[What is asked] Rewrite as a Markdown table with the columns Row and Text everything from the line containing "From the camera, how" down to the end of the material below, numbering each line and leaving out blank lines.
━━━━━━
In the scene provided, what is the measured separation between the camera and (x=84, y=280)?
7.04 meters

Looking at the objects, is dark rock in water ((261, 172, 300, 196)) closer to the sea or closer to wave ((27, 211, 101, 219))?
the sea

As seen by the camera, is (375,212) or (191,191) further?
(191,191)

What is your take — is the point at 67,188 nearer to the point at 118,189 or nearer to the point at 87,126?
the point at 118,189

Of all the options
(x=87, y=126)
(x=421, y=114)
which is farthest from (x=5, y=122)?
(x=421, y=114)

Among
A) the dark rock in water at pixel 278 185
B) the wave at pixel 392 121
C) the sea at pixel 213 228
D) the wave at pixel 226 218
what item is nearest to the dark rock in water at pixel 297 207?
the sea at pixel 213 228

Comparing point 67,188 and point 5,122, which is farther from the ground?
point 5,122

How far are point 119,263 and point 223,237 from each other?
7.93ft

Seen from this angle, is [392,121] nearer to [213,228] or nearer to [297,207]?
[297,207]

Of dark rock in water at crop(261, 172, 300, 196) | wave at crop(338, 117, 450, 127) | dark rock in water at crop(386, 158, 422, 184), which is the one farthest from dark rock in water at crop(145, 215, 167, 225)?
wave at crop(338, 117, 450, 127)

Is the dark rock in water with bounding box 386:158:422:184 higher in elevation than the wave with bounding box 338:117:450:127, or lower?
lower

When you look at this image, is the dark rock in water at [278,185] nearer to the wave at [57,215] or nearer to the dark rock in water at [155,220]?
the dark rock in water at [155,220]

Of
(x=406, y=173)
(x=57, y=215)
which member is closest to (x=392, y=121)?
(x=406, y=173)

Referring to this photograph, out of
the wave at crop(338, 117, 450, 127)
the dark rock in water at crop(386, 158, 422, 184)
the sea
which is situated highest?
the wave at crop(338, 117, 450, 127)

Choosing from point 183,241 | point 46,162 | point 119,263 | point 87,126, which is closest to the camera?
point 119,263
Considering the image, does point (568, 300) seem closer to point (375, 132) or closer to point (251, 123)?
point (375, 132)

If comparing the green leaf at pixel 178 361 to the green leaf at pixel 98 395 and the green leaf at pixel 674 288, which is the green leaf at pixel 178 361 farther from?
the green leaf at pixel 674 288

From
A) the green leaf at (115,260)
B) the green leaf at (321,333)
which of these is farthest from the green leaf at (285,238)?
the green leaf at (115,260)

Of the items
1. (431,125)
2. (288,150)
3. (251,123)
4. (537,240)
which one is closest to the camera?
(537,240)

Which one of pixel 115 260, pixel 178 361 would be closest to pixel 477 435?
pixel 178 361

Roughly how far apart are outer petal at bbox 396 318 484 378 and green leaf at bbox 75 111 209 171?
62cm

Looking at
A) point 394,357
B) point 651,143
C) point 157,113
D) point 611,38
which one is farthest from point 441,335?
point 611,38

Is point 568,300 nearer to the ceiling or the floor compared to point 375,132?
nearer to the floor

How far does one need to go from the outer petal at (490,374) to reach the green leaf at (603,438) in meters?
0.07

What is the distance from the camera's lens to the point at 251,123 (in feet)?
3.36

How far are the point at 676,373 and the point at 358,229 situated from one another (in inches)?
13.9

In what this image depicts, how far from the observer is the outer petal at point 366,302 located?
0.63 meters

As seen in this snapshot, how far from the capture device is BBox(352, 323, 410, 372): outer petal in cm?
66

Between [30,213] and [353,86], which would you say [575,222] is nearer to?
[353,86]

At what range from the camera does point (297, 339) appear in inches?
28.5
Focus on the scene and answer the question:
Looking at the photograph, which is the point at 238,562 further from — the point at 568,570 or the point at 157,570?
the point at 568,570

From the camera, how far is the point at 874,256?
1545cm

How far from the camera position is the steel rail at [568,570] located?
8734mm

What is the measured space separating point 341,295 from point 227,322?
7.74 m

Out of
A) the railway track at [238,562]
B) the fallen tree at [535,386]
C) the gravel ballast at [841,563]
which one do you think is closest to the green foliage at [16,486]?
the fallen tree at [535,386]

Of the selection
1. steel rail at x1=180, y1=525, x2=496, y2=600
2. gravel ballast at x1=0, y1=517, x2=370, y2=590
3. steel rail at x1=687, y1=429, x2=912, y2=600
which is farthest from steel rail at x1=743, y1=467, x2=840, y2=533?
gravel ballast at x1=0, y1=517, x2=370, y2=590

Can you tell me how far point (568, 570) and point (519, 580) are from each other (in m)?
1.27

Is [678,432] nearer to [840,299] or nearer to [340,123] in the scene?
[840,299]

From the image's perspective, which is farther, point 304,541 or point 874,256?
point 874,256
━━━━━━
[Worked answer]
| Row | Text |
|---|---|
| 1 | From the camera, how far is the point at 874,256? |
| 2 | 1545cm |
| 3 | How far from the camera position is the steel rail at [568,570] located? |
| 4 | 8734mm |
| 5 | What is the measured space separating point 341,295 from point 227,322? |
| 6 | 7.74 m |
| 7 | Out of |
| 8 | A) the railway track at [238,562] |
| 9 | B) the fallen tree at [535,386] |
| 10 | C) the gravel ballast at [841,563] |
| 11 | which one do you think is closest to the green foliage at [16,486]? |
| 12 | the fallen tree at [535,386] |
| 13 | Of the selection |
| 14 | 1. steel rail at x1=180, y1=525, x2=496, y2=600 |
| 15 | 2. gravel ballast at x1=0, y1=517, x2=370, y2=590 |
| 16 | 3. steel rail at x1=687, y1=429, x2=912, y2=600 |
| 17 | which is farthest from steel rail at x1=743, y1=467, x2=840, y2=533? |
| 18 | gravel ballast at x1=0, y1=517, x2=370, y2=590 |
| 19 | Can you tell me how far point (568, 570) and point (519, 580) are from each other (in m)? |
| 20 | 1.27 |
| 21 | Is [678,432] nearer to [840,299] or nearer to [340,123] in the scene? |
| 22 | [840,299] |
| 23 | From the image's perspective, which is farther, point 304,541 or point 874,256? |
| 24 | point 874,256 |